By Dr. Billye Sankofa Waters

It is not a surprise that the film Straight Outta Compton has had great success at the box office. To many hip hop heads, this biopic about NWA, one of the most pivotal and provocative groups in hip hop history, is long overdue.  However, it wouldn’t be an NWA film without controversy. In this article, Dr. Billye Sankofa Waters responds to the film from her personal and scholarly platforms.  

I recognize the social significance and lyrical contributions of NWA; I grew up as a young girl under their watch. As a matter of fact, most of the hip hop/rap I first listened to was from the West Coast and I often found myself caught between wanting to be a “bad bitch” or a “gangsta bitch” (but of course never a “hoe bitch” or a “crack bitch”).

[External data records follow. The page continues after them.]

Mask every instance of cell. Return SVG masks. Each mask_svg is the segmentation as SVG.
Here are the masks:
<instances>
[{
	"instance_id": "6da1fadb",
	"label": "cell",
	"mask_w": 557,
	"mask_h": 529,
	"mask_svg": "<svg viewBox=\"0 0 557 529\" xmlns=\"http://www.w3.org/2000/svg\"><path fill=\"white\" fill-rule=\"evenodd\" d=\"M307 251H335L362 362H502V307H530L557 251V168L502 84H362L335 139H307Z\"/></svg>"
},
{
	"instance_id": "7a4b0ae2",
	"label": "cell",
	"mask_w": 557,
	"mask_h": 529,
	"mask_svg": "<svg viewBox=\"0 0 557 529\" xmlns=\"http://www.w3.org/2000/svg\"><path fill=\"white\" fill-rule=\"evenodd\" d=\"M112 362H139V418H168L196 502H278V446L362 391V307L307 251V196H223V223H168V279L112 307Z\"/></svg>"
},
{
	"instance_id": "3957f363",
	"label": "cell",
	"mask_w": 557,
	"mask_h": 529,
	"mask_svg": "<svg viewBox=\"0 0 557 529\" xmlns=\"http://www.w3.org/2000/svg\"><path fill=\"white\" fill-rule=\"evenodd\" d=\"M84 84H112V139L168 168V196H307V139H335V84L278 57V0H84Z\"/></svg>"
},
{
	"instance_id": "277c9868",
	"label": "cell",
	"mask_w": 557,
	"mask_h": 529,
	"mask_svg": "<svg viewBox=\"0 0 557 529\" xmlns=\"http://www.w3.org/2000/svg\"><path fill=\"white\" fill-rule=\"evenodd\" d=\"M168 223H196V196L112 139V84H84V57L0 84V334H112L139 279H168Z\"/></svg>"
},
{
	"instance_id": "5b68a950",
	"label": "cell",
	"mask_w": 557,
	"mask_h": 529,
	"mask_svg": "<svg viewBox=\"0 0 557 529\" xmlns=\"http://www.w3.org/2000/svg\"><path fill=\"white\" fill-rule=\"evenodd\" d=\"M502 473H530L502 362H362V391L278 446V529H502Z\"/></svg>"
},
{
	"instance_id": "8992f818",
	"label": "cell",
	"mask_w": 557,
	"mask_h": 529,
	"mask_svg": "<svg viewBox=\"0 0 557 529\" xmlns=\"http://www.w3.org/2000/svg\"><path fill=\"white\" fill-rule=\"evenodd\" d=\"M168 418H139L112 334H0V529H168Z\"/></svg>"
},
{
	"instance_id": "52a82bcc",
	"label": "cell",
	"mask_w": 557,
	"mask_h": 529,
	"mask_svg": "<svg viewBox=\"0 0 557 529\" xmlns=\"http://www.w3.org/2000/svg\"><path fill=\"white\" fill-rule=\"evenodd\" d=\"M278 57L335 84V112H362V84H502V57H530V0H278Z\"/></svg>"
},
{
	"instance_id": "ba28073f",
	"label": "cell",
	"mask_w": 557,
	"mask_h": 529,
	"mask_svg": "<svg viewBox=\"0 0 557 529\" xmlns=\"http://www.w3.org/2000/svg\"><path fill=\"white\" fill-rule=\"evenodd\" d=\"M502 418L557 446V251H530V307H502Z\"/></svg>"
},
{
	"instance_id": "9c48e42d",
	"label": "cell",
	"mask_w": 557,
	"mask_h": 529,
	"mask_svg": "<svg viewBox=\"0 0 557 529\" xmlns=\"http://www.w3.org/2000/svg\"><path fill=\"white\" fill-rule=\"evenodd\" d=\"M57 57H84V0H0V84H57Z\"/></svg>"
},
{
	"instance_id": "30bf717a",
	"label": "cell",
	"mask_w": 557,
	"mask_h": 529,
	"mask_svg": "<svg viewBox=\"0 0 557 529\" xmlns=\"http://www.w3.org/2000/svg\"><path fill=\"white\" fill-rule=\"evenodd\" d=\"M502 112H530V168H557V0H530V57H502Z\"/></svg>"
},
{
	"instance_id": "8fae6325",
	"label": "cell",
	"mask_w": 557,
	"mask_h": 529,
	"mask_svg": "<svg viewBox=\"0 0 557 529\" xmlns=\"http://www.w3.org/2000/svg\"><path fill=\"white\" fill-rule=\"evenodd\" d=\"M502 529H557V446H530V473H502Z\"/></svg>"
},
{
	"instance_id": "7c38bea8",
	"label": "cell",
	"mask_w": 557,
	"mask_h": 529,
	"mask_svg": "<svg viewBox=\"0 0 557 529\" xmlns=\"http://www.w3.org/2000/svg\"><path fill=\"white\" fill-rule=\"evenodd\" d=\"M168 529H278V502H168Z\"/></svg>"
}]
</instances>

Now, as a grown woman, I felt very conflicted about going to see this movie. In the past few months leading up to the release, we’ve all been reminded of the remarkable contributions Dr. Dre and Ice Cube have made in the entertainment industry – e.g. bringing the West Coast into the hip hop conversation, discovering/producing talent such as Eminem, Snoop, and Kendrick, showing a universal evolution from “niggaz wit attitudes” to daddies with family-friendly adventures who make million-dollar industry deals. The latter contribution is the most brilliant and impressive.